Setelah itu, Tari kembali ke kamar dan segera merebahkan tubuhnya di atas kasur. Ia mengingat kembali apa yang telah diajarkan oleh Nindi, sahabat terbaiknya yang kini bukan hanya sekadar teman, tapi sudah dianggap sebagai 'bestie'. "Bestie" adalah istilah gaul yang menurut Tari lebih keren daripada sekadar teman biasa. Lagipula, Tari ingin selalu mengikuti tren zaman supaya tidak dianggap kampungan oleh netizen. Meskipun kadang ia merasa bingung dengan istilah-istilah baru, namun ia selalu berusaha mengikuti perkembangan zaman agar tidak ketinggalan.
Sekarang, saatnya memulai langkah baru dalam hidupnya. Tari sudah punya arahan dari Nindi untuk memulai karir sebagai penulis cerita. Ia merasa tertantang, meskipun ragu-ragu sedikit, namun ia yakin bahwa ini adalah langkah yang benar. Dengan laptop di depan mata, Tari mulai membuka dokumen kosong dan mulai mengetik. Perlahan-lahan, kata demi kata mengalir. Meskipun tidak mudah, Tari merasa semangat baru muncul dalam dirinya.
"Hem, sepertinya gambar ini cocok deh untuk kubuat cover," gumam Tari pelan sambil mengamati layar laptopnya. Ia baru saja menemukan gambar yang menarik dan memutuskan untuk mengeditnya. Dengan penuh semangat, Tari mengunduh gambar tersebut dan mulai memodifikasinya sedemikian rupa. Setelah selesai, ia pun mengunggah gambar tersebut ke aplikasi novel yang baru ia instal untuk dijadikan cover dalam cerita yang tengah ia tulis.

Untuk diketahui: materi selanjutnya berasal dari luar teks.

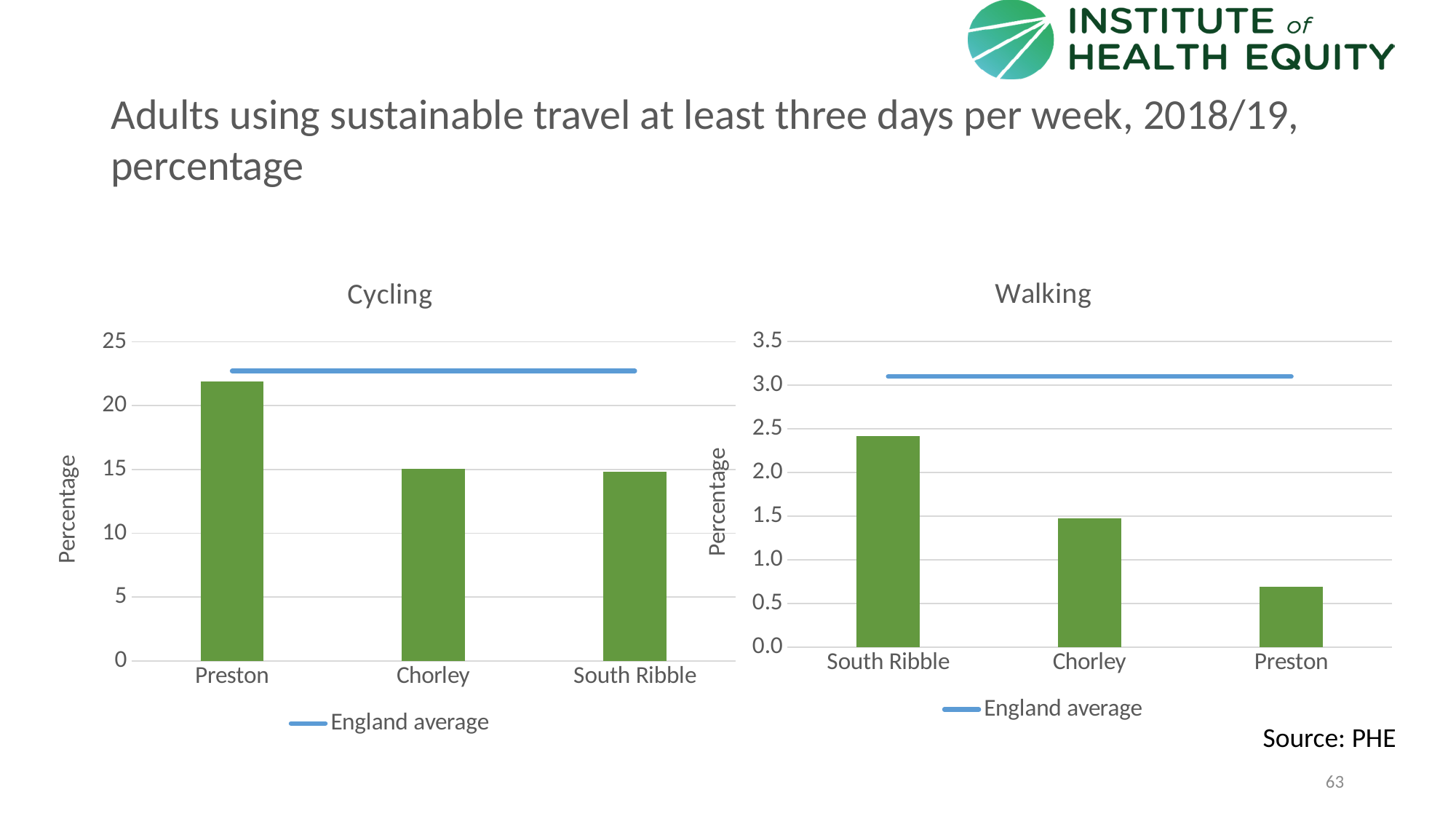
In the Walking chart, which area has the highest percentage? South Ribble In the Walking chart, which is larger, the value for Chorley or the value for Preston? Chorley In the Cycling chart, is the value for South Ribble greater or less than 20? less In the Cycling chart, which area has the highest percentage? Preston In the Cycling chart, is the value for Preston greater or less than 20? greater How many areas are shown in the Walking chart? 3 In the Walking chart, do the bar values rise or fall from left to right? fall In the Walking chart, is the value for South Ribble greater or less than 2.0? greater In the Walking chart, which area has the lowest percentage? Preston What does the blue line in the Cycling chart represent, according to the legend? England average What kind of chart is the Cycling chart? bar chart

"Okay, sudah selesai!" pekik Tari sedikit heboh. Ia merasa bangga karena dalam waktu hanya empat jam, ia berhasil menyelesaikan tiga bab sekaligus. Rasanya seperti ada kebanggaan tersendiri karena untuk pertama kalinya, ia benar-benar fokus dan berhasil menyelesaikan sesuatu. Walaupun ia tahu proses ini baru permulaan, Tari merasa langkahnya sudah cukup berarti.